Code Monkey home page Code Monkey logo

Comments (7)

dsindex avatar dsindex commented on June 13, 2024 1

well it depends. but it is reasonable time compared to GPU. i think you can copy evalutation function from 'train.sh'. and run it independently. or you can calculate accuracy directly from the output parsed corpus of test set. if it is around 84%, every thing was fine.

from syntaxnet.

dsindex avatar dsindex commented on June 13, 2024

@arashsa
i did not test on OS X. so, i guess :

in train.sh, i use 'readlink, dirname' which are not in OS X by default.

install coreutils

brew install coreutils

and replace 'readlink, dirname' to 'greadlink, gdirname'.

then, run ./train.sh -v -v(with verbose mode)
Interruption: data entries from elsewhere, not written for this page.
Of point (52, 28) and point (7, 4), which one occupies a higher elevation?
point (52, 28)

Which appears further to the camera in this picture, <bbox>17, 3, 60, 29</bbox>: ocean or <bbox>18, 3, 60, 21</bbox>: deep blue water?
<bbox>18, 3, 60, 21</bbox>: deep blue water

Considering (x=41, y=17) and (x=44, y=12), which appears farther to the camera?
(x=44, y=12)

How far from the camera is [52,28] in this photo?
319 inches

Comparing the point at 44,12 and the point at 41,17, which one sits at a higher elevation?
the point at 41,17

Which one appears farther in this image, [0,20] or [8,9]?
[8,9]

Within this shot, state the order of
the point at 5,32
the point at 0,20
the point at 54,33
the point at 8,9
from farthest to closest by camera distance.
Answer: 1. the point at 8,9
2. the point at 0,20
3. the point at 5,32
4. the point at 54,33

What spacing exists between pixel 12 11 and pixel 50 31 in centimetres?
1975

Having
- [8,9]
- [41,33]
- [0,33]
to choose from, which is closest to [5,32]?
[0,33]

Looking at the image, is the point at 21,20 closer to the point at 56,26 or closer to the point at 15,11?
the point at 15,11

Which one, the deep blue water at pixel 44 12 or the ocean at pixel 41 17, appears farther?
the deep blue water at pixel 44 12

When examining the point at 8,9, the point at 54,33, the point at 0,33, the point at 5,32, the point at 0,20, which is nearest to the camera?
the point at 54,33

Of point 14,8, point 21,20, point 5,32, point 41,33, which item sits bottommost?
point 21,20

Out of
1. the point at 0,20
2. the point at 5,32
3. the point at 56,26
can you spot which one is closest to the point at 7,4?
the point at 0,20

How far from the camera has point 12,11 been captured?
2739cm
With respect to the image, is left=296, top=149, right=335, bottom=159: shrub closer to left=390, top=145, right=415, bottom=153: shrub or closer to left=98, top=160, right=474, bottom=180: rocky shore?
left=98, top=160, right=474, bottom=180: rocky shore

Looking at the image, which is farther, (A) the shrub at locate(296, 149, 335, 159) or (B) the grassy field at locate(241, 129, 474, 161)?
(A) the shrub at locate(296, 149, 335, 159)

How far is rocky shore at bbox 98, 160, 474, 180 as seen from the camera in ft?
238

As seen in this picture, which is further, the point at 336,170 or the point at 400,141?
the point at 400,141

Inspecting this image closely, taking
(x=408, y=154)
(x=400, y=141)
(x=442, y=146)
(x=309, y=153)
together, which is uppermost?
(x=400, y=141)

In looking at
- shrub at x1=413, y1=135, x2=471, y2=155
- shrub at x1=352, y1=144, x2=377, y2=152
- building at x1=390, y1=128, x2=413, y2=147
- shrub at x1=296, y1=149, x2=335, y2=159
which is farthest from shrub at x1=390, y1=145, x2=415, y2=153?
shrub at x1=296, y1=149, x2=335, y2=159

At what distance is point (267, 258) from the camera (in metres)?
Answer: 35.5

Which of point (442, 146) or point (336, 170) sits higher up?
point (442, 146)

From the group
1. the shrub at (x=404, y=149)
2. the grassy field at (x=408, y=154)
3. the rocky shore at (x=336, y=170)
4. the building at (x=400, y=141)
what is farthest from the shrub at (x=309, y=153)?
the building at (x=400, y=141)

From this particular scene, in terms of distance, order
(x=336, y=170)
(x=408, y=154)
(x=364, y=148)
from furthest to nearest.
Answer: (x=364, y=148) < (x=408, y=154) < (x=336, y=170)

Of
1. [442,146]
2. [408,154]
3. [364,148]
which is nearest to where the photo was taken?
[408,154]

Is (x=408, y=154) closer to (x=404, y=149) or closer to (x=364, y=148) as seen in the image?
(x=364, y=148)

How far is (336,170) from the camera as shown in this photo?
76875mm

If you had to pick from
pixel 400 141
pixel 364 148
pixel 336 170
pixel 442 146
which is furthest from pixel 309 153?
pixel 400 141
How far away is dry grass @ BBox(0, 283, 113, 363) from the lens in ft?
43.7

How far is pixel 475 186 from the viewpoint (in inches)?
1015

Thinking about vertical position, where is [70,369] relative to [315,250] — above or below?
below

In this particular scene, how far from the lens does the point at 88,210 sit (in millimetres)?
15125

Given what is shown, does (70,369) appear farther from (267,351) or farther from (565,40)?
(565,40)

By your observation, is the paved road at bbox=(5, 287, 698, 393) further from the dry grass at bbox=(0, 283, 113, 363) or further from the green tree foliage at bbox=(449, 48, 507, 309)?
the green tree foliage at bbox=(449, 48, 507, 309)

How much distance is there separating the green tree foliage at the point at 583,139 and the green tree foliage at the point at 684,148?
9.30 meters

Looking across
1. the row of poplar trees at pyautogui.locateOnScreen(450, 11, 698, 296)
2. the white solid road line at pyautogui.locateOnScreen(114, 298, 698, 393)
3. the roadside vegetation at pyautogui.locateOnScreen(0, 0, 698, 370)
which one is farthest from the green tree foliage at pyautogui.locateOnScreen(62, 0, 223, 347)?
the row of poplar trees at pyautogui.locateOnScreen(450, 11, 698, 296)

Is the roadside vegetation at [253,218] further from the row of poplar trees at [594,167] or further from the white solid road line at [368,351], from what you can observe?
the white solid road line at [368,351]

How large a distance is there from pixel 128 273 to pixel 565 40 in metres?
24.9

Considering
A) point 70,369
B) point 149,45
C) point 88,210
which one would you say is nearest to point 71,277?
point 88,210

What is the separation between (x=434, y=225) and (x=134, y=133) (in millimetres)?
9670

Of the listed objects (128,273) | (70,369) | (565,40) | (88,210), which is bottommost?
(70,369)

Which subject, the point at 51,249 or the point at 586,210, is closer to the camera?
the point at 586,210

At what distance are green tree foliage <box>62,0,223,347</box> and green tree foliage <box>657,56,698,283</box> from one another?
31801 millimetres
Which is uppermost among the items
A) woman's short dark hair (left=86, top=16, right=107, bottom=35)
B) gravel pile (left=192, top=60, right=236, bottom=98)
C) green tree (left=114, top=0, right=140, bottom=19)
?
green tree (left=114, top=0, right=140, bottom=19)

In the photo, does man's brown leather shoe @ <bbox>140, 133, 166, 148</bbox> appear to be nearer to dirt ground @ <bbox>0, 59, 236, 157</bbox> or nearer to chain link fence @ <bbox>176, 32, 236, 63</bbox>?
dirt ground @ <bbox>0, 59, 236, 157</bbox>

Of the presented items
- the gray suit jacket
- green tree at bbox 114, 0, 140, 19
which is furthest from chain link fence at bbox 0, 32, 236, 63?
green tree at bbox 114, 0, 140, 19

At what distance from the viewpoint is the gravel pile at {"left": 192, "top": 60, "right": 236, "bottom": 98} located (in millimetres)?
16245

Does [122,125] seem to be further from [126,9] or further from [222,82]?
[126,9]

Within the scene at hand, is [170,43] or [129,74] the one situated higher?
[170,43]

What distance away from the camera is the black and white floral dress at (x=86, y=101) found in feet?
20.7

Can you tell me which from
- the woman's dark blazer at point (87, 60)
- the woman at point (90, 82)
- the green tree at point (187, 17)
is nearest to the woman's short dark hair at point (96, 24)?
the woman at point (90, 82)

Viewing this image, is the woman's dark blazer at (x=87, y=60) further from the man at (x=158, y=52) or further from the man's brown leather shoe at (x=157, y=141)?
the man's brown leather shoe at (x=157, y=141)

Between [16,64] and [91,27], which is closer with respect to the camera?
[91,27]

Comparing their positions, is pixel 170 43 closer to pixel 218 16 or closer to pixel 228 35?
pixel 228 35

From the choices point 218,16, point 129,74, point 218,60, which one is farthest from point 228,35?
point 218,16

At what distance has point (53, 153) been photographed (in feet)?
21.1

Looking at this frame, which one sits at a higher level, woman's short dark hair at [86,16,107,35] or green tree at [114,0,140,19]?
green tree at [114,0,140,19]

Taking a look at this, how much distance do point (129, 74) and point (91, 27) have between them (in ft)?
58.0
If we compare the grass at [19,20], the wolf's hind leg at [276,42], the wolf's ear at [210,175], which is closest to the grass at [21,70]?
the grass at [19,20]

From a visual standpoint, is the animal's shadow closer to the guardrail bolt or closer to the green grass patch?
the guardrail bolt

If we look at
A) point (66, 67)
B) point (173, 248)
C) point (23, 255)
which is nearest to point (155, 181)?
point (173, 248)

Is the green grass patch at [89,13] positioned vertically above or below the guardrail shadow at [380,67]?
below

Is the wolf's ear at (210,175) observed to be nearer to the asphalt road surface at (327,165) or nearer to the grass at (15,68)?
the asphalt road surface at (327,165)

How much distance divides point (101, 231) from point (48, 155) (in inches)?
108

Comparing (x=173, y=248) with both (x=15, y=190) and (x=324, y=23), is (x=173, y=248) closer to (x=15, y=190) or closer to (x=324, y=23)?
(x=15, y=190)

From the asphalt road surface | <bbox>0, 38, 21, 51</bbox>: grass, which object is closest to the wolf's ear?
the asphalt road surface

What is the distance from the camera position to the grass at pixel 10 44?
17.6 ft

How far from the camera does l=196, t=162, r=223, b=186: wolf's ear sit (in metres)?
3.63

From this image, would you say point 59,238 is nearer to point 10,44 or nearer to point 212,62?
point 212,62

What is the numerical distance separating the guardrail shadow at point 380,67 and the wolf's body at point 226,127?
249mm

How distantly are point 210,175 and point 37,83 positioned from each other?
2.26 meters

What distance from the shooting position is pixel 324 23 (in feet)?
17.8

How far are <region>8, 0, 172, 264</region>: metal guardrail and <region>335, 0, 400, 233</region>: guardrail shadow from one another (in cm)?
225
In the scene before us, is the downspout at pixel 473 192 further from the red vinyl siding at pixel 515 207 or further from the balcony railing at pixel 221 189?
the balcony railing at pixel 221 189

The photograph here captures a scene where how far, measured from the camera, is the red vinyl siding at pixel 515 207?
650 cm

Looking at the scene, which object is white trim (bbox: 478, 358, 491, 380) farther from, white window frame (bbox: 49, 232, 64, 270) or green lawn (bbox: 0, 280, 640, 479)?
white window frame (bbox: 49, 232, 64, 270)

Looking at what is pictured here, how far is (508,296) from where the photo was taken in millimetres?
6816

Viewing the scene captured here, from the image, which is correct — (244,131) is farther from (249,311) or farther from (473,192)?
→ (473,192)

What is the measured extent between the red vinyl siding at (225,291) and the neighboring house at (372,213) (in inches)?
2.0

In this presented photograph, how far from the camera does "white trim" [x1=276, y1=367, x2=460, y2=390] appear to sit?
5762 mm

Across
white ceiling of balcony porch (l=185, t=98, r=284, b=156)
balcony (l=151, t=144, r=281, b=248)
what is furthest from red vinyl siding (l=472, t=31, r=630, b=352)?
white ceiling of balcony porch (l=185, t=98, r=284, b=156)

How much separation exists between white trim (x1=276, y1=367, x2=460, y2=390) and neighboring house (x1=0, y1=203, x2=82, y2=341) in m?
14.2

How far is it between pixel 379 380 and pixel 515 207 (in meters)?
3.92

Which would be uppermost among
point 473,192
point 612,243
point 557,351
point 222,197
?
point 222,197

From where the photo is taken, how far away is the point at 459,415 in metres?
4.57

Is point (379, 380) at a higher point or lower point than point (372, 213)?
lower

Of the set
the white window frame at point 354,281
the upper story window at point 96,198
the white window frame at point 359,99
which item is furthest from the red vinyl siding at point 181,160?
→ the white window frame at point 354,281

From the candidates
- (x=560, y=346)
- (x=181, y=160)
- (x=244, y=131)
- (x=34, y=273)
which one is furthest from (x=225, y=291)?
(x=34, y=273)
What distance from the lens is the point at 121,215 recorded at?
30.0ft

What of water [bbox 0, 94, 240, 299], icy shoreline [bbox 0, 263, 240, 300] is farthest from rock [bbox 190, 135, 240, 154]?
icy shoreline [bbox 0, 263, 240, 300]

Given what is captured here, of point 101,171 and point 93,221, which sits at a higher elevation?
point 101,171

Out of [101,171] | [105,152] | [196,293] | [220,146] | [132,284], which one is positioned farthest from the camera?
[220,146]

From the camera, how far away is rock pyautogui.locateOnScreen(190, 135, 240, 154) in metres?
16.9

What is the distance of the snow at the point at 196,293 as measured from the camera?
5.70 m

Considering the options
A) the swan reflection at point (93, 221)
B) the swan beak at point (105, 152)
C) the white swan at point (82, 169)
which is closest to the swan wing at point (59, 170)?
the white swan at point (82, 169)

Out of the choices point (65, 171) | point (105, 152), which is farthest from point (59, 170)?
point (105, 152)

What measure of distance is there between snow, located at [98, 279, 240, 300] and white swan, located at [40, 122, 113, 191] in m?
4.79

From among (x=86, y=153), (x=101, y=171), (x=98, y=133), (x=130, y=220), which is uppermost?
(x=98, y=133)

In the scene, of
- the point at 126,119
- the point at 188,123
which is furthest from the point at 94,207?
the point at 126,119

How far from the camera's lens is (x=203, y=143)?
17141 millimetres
you should get messages like below :

...
INFO:tensorflow:Epochs: 1, num steps: 8000, seconds elapsed: 107.45, avg cost: 0.27,
INFO:tensorflow:Evaluating training network.
I syntaxnet/reader_ops.cc:141] Starting epoch 9
INFO:tensorflow:Seconds elapsed in evaluation: 5.01, eval metric: 80.97%
INFO:tensorflow:Writing out trained parameters.
INFO:tensorflow:Epochs: 1, num steps: 8100, seconds elapsed: 114.21, avg cost: 0.28,
...

these messages was generated from pretrain_parser of train.sh for UD_Norwegian at Ubuntu 14.0.4. the script is still running. after finishing it, i will tell you if there is some situation or not.

from syntaxnet.

dsindex avatar dsindex commented on June 13, 2024

@arashsa

on Ubuntu 14.0.4, everything is fine. and train.sh takes 2~3 hours with GPU support.

structured model accuracy :

INFO:tensorflow:Total processed documents: 1939
INFO:tensorflow:num correct tokens: 25472
INFO:tensorflow:total tokens: 30034
INFO:tensorflow:Seconds elapsed in evaluation: 25.51, eval metric: 84.81%
$ echo "Jeg ser et landskap som er såret og i tilbaketrekning ." | ./test.sh -v -v
Input: Jeg ser et landskap som er såret og i tilbaketrekning .
Parse:
ser VERB ROOT
 +-- Jeg PRON nsubj
 +-- landskap NOUN dobj
 |   +-- et DET det
 |   +-- såret VERB acl:relcl
 |       +-- som PRON nsubj
 |       +-- er VERB cop
 |       +-- og CONJ cc
 |       +-- tilbaketrekning NOUN conj
 |           +-- i ADP case
 +-- . PUNCT punct

from syntaxnet.

arashsa avatar arashsa commented on June 13, 2024

I had actually done the changes that you propose, yet I don't get any output from the train.sh script. However, I have a functioning model, but it is strange that it took only 4 hours to train on CPU?

from syntaxnet.

arashsa avatar arashsa commented on June 13, 2024

Ok, I will try to run the accuracy function from train.sh.

Yes, the accuracy is 84.9%. Do you have any idea how to increase the accuracy? I find the documentation sparse, and I have no idea what to experiment with on the parameters.

from syntaxnet.

dsindex avatar dsindex commented on June 13, 2024

i got 88.7% with Korean corpus. and it is known that state of arts is near 91%.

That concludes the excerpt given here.